ACTIVITY:
Please output the data exactly, minus pictures.

Stored data entries:

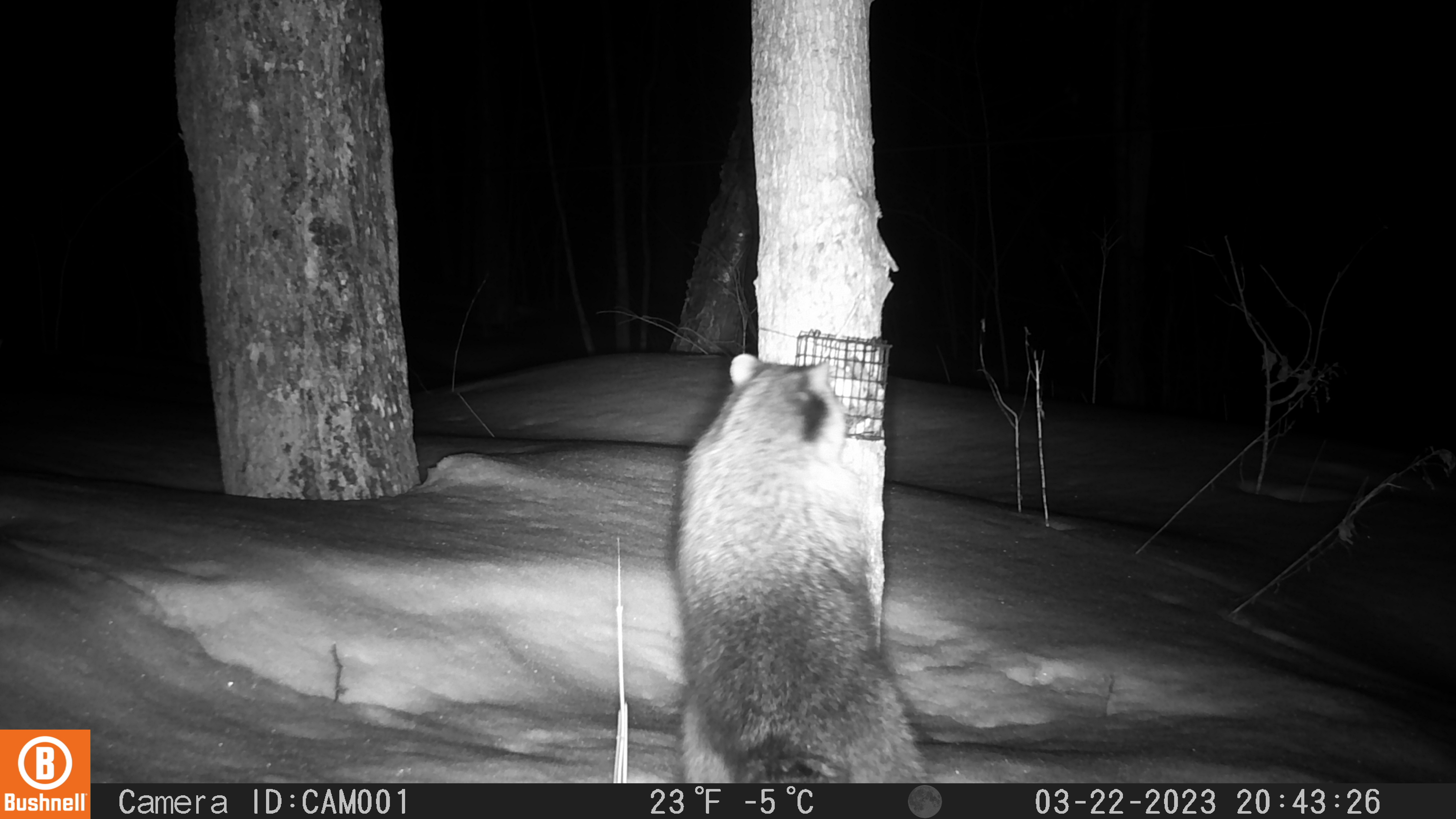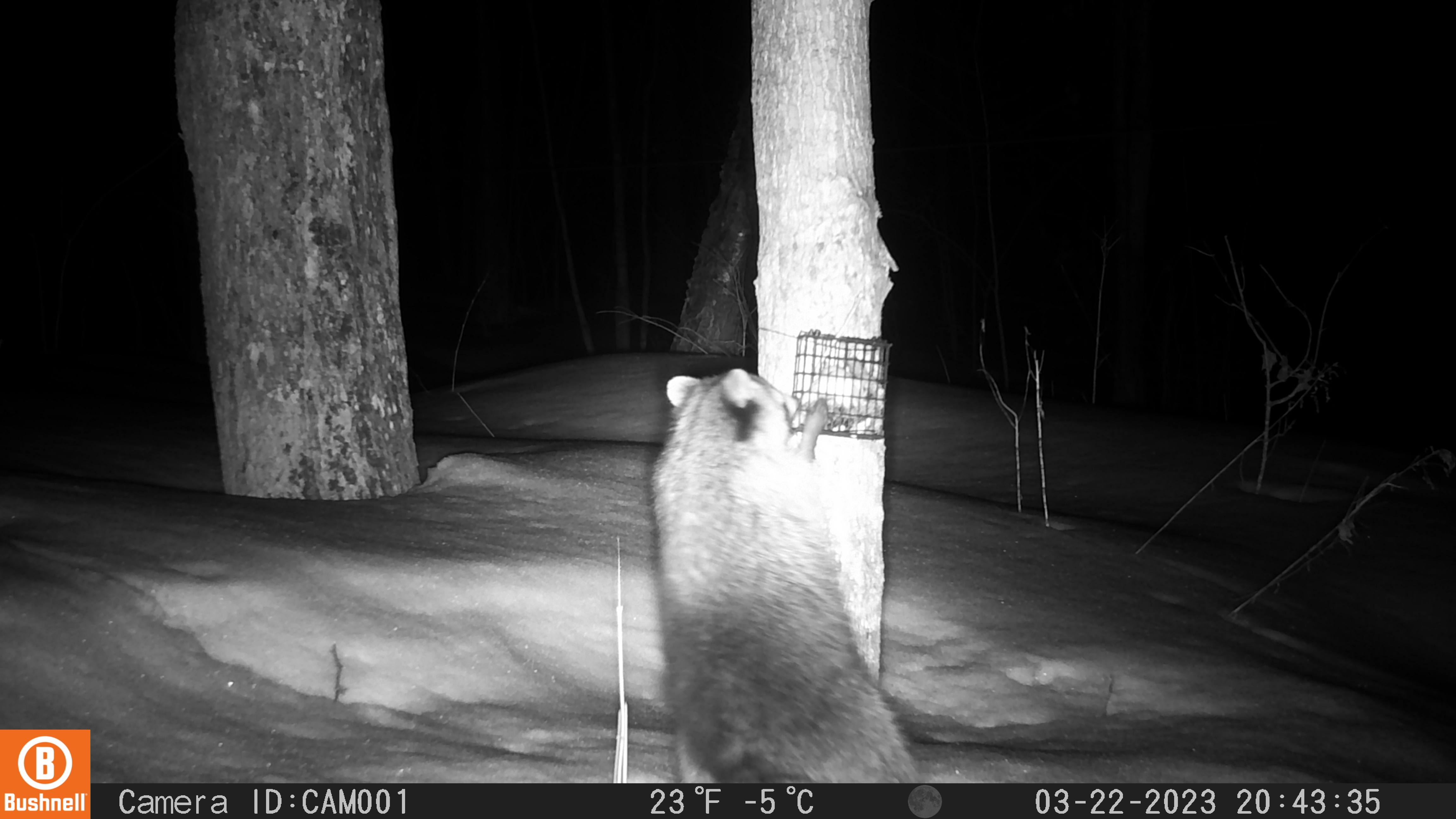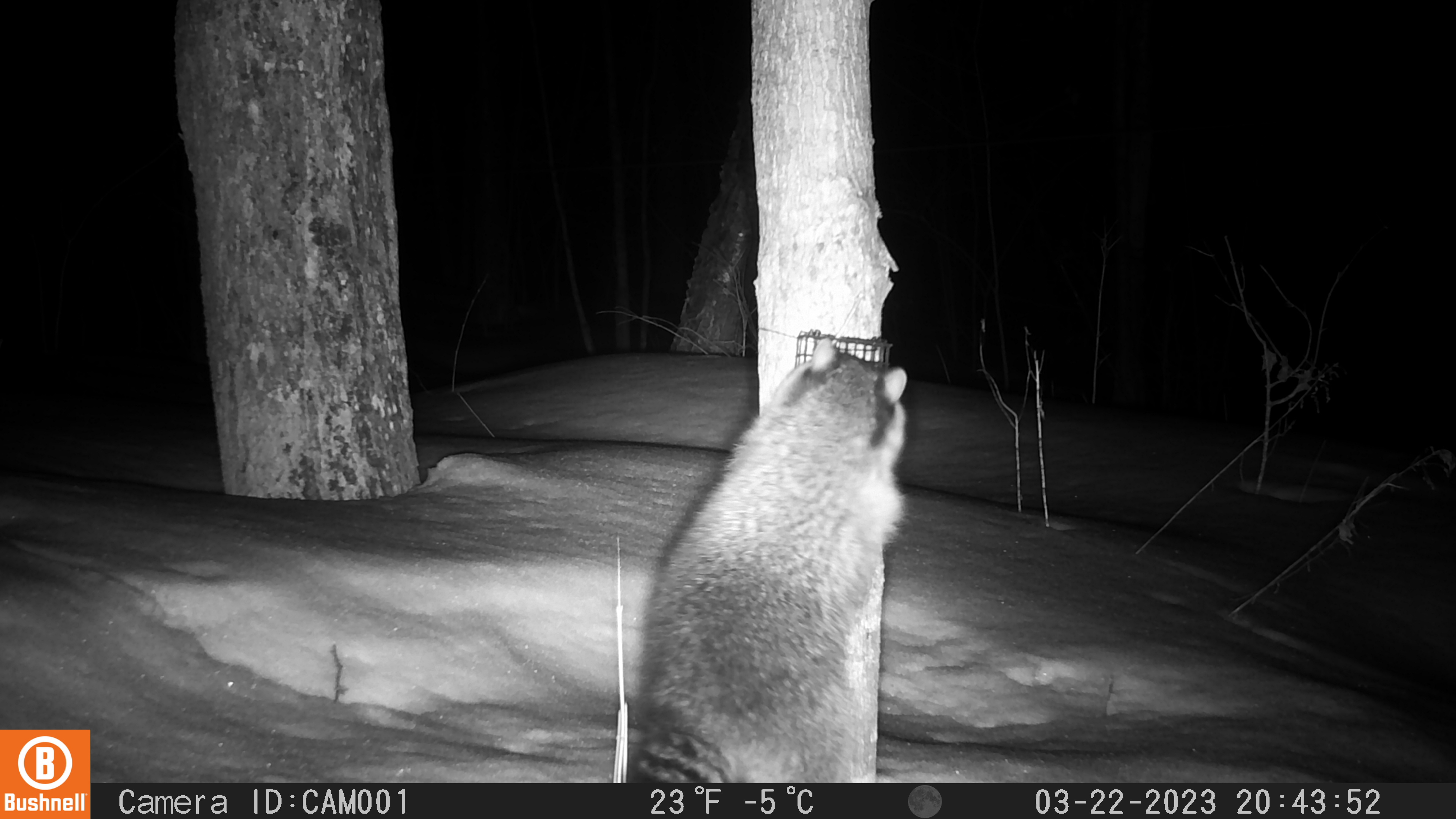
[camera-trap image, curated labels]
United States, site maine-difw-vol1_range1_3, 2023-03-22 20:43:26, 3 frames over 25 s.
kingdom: Animalia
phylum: Chordata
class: Mammalia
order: Carnivora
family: Procyonidae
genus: Procyon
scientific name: Procyon lotor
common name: raccoon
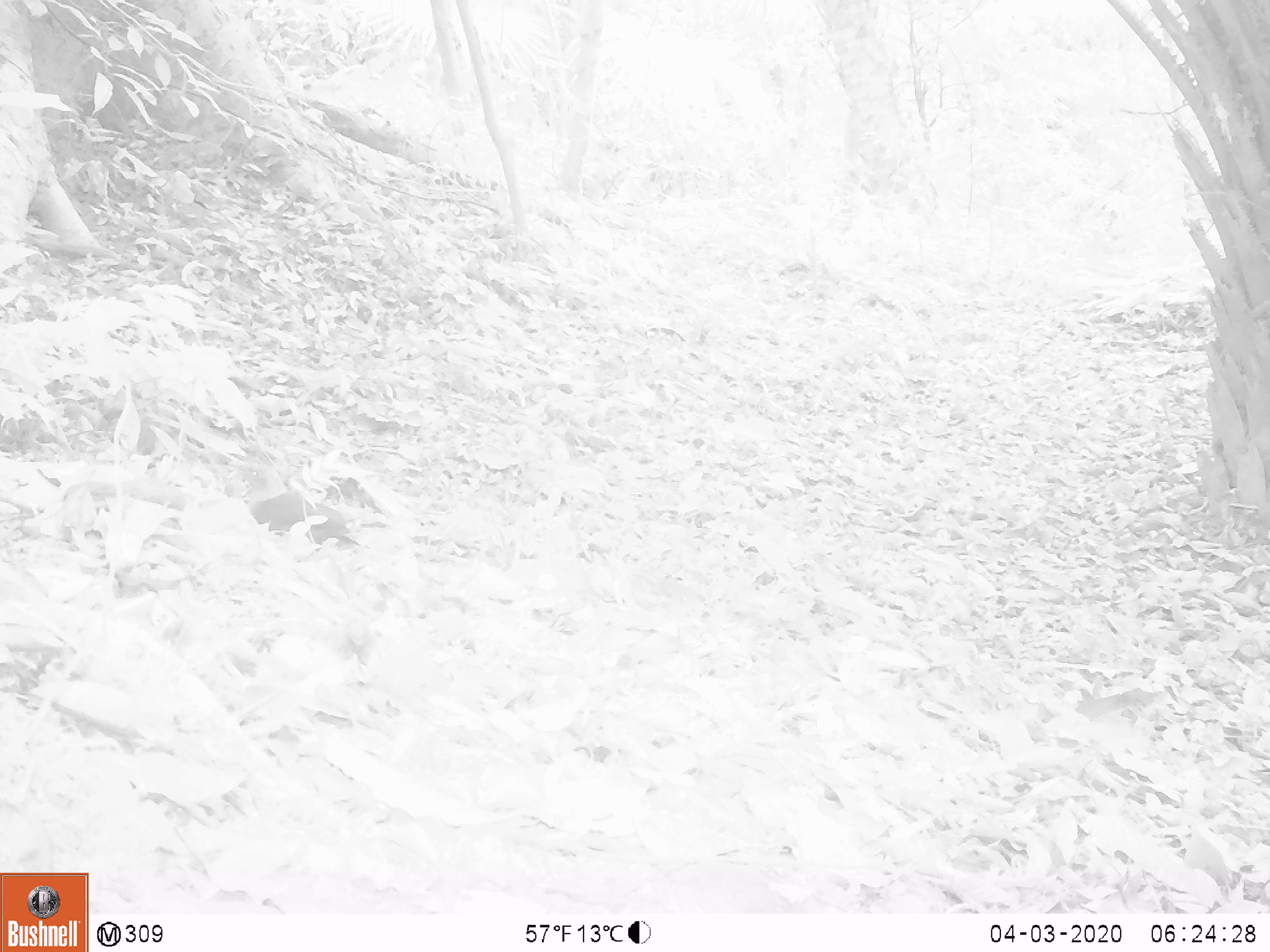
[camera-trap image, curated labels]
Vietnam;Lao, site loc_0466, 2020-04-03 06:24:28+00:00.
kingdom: Animalia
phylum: Chordata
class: Aves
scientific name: Aves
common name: bird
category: unidentified bird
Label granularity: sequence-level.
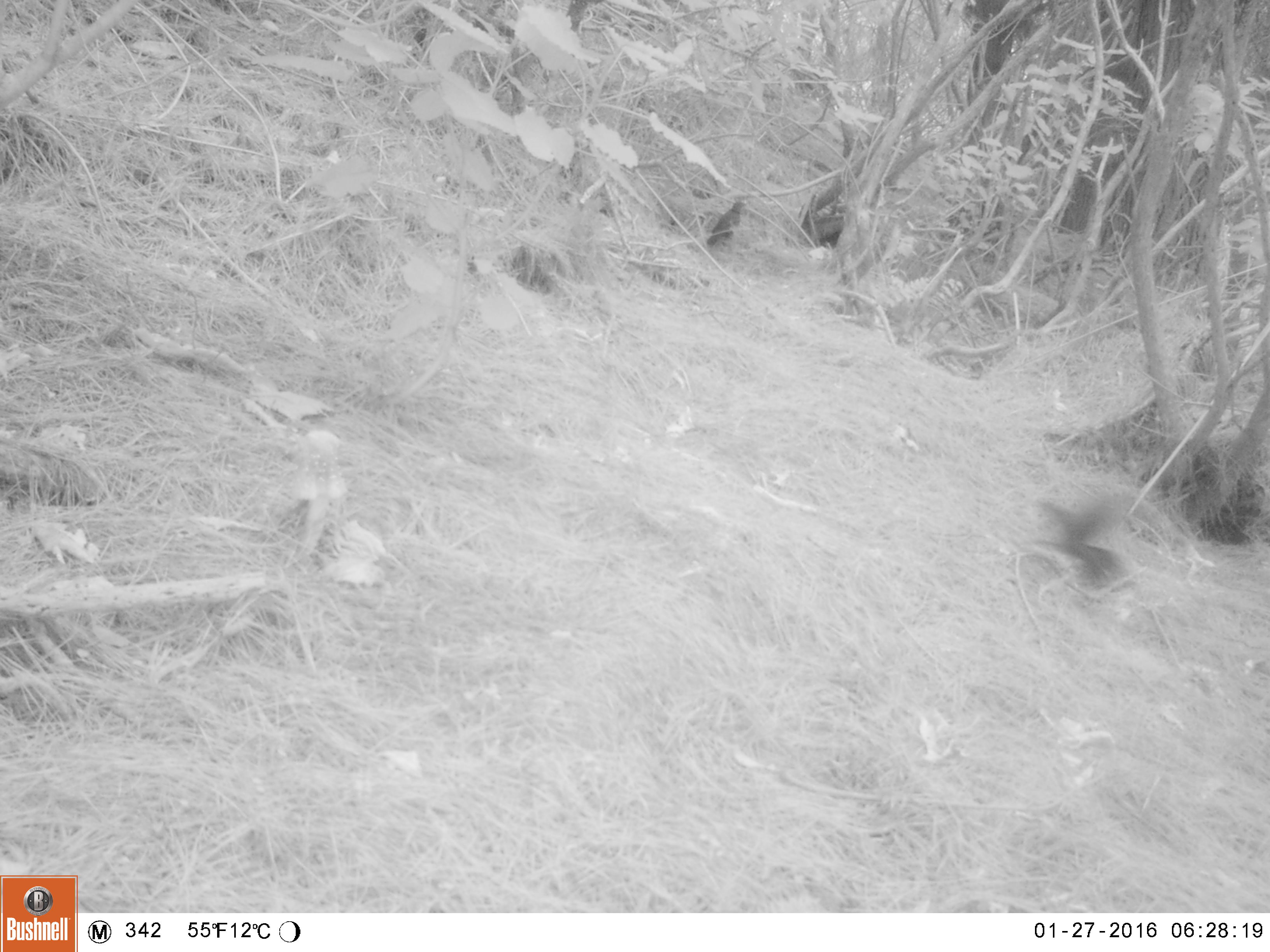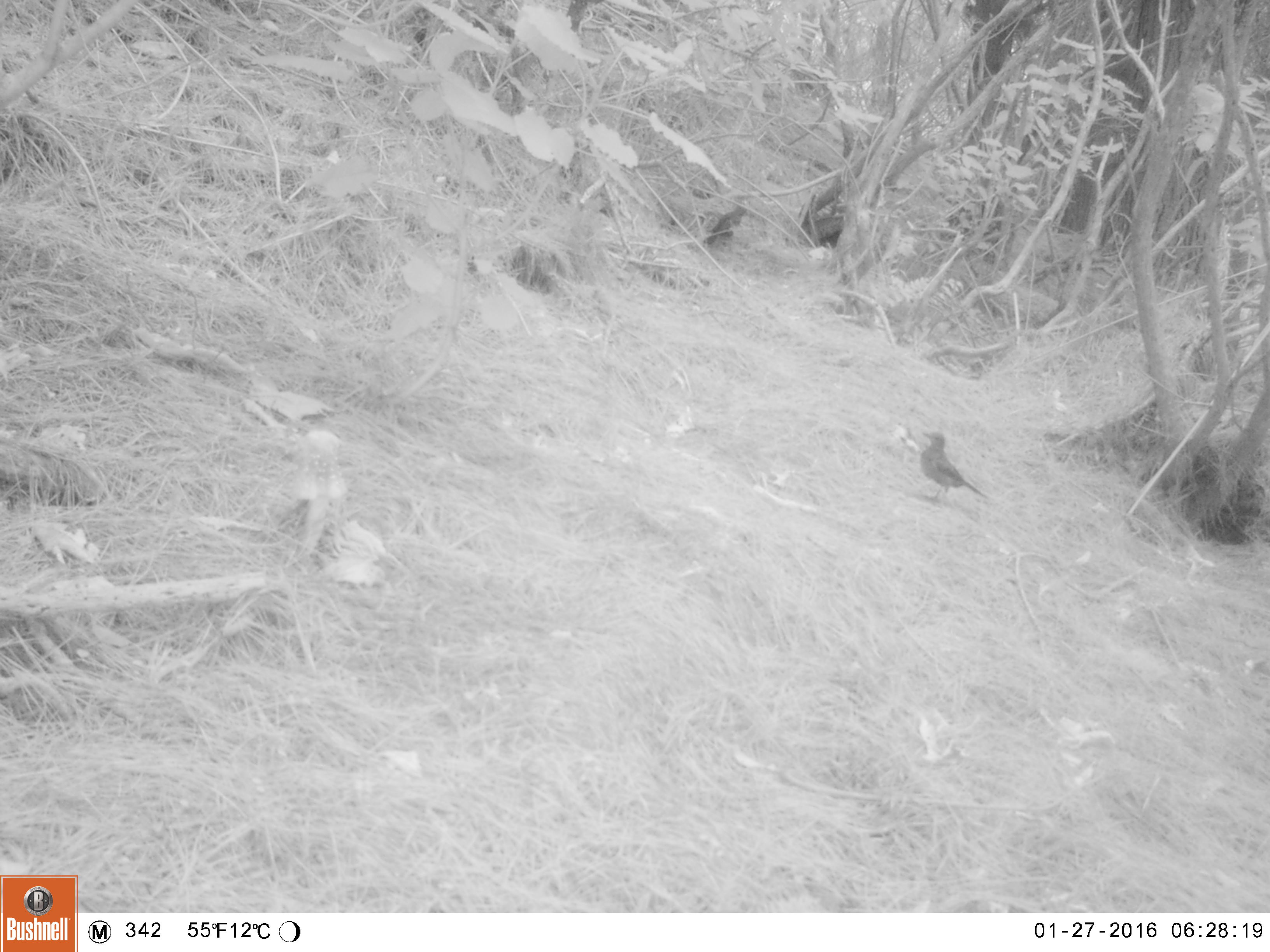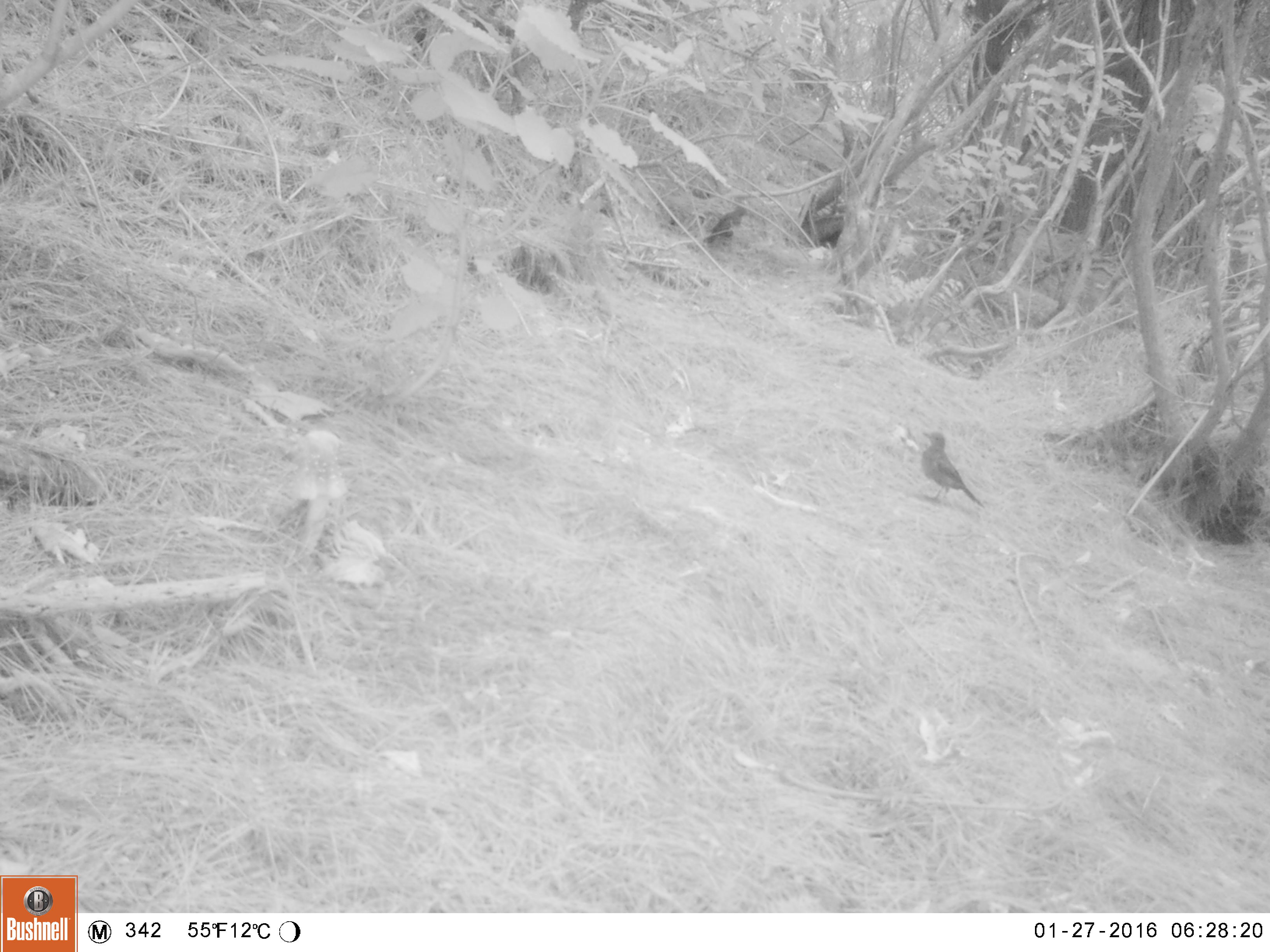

THE ANSWER:
[camera-trap image, curated labels]
United States, site maine-difw-vol1_range1_3, 2023-03-22 20:43:26, 3 frames over 25 s.
kingdom: Animalia
phylum: Chordata
class: Mammalia
order: Carnivora
family: Procyonidae
genus: Procyon
scientific name: Procyon lotor
common name: raccoon
[camera-trap image, curated labels]
Vietnam;Lao, site loc_0466, 2020-04-03 06:24:28+00:00.
kingdom: Animalia
phylum: Chordata
class: Aves
scientific name: Aves
common name: bird
category: unidentified bird
Label granularity: sequence-level.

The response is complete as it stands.